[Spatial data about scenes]

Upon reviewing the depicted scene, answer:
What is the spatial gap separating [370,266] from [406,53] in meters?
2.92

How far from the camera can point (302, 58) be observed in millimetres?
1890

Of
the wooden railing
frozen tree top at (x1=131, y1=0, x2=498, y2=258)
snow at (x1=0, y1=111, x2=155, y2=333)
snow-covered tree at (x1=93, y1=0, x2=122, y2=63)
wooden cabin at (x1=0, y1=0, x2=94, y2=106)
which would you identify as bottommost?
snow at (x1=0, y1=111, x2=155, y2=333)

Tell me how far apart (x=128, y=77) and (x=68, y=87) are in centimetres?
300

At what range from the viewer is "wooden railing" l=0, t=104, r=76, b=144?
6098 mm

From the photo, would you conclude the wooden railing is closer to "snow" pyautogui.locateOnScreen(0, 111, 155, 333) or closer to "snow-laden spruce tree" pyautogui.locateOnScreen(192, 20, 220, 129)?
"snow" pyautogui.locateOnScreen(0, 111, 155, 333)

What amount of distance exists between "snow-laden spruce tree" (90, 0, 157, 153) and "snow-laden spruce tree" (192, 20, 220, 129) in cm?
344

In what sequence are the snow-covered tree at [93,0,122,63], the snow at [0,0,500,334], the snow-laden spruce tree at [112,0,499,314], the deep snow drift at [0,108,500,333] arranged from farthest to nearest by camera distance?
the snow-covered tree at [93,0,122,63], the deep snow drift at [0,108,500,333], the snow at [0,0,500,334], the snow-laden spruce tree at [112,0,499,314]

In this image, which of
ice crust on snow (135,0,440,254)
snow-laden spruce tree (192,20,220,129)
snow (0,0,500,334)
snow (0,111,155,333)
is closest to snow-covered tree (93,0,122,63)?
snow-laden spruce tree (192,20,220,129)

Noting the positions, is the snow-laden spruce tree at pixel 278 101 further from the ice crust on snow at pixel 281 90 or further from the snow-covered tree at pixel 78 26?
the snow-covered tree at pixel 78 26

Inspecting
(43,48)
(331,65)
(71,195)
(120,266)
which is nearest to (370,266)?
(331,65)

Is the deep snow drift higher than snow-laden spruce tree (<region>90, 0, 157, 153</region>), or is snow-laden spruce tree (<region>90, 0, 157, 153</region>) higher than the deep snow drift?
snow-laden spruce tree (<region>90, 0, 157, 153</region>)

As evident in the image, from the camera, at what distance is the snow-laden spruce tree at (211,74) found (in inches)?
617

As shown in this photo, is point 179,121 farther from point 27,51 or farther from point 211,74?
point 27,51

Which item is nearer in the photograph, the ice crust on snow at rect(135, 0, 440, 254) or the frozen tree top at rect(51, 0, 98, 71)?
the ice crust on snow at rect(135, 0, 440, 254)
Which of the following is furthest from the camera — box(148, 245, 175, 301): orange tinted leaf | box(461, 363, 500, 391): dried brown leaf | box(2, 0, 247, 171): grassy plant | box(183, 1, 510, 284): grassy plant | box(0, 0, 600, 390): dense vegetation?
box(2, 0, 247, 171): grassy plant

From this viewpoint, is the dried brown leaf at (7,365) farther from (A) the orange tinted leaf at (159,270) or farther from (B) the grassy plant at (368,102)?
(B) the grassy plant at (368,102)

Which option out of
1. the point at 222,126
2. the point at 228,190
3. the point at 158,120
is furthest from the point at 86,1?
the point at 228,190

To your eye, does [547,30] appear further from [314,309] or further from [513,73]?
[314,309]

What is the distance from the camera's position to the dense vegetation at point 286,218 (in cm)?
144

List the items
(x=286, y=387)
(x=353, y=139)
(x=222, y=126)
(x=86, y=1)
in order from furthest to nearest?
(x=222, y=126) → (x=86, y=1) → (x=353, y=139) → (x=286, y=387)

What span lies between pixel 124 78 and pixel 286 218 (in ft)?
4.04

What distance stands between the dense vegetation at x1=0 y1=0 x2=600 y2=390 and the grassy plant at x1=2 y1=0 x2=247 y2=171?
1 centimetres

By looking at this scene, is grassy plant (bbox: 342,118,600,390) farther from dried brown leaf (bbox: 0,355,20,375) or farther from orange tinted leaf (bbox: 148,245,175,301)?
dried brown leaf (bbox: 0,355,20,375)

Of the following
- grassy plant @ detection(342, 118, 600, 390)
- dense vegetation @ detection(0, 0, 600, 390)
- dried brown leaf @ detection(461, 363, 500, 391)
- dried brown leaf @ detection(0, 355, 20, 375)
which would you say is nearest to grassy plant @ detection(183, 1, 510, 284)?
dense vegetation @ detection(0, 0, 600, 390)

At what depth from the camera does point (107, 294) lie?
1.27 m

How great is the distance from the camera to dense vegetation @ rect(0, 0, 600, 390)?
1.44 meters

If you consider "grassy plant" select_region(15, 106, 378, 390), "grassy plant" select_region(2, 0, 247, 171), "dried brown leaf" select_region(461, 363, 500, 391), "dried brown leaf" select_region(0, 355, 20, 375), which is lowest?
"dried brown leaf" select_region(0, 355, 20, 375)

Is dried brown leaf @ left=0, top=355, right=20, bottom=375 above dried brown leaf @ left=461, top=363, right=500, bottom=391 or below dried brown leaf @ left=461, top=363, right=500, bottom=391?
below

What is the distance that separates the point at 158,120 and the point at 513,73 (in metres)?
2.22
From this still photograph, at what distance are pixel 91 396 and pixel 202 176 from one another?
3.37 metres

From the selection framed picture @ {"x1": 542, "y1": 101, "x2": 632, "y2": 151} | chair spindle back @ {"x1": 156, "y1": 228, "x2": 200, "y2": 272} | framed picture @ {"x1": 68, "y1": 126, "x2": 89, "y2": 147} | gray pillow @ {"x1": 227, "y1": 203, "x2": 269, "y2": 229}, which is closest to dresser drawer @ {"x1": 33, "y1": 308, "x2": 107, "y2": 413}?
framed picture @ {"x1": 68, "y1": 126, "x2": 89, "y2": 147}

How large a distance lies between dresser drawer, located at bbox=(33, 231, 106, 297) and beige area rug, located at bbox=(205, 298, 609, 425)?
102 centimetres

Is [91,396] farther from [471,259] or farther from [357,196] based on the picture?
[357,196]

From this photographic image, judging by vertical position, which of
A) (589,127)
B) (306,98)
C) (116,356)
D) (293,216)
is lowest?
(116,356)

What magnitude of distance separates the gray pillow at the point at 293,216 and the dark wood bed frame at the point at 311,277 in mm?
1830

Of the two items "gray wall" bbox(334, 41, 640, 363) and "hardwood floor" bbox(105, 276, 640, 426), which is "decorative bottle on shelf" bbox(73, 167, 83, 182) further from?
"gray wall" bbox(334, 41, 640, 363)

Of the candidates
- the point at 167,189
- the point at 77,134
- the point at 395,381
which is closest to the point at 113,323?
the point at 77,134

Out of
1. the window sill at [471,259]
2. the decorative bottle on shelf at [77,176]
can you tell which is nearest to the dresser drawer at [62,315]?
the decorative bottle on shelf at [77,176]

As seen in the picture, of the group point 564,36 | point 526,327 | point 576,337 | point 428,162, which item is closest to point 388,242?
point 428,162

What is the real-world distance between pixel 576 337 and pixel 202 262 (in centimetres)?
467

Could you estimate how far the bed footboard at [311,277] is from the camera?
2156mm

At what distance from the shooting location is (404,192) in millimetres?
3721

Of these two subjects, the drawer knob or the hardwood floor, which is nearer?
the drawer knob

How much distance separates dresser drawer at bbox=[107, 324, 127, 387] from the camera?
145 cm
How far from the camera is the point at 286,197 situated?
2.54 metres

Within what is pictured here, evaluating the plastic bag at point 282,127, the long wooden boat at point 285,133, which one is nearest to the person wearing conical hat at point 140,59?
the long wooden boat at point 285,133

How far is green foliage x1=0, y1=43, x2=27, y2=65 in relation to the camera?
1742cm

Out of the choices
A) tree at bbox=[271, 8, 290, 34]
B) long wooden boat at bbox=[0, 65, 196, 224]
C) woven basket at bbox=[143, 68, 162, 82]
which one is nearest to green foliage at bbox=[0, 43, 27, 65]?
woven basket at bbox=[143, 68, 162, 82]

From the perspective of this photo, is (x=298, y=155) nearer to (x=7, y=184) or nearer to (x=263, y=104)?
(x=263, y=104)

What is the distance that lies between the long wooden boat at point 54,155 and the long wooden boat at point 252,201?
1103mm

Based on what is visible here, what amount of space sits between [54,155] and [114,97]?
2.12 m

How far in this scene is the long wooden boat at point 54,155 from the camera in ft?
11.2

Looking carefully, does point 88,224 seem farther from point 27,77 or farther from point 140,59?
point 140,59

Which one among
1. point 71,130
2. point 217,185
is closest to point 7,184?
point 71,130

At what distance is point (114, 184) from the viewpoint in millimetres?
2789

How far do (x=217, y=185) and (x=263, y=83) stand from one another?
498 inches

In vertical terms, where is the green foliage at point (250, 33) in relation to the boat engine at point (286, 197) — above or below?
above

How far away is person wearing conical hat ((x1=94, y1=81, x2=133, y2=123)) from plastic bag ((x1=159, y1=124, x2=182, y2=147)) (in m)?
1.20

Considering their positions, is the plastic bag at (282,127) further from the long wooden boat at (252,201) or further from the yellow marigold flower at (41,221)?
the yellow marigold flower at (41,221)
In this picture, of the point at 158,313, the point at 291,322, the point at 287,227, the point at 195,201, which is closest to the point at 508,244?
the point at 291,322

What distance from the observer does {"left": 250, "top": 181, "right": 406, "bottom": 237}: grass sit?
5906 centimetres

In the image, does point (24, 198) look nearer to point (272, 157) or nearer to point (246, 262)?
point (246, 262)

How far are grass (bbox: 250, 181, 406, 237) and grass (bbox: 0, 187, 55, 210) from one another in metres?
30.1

▶ **EXERCISE OBJECTIVE**: Find every line in the data above that contains the string "relation" and copy each one out in full. Match case exactly.

▶ **SOLUTION FOR THIS EXERCISE**:
How far is green foliage x1=0, y1=43, x2=27, y2=65 in relation to the camera?
In vertical terms, where is the green foliage at point (250, 33) in relation to the boat engine at point (286, 197) — above or below?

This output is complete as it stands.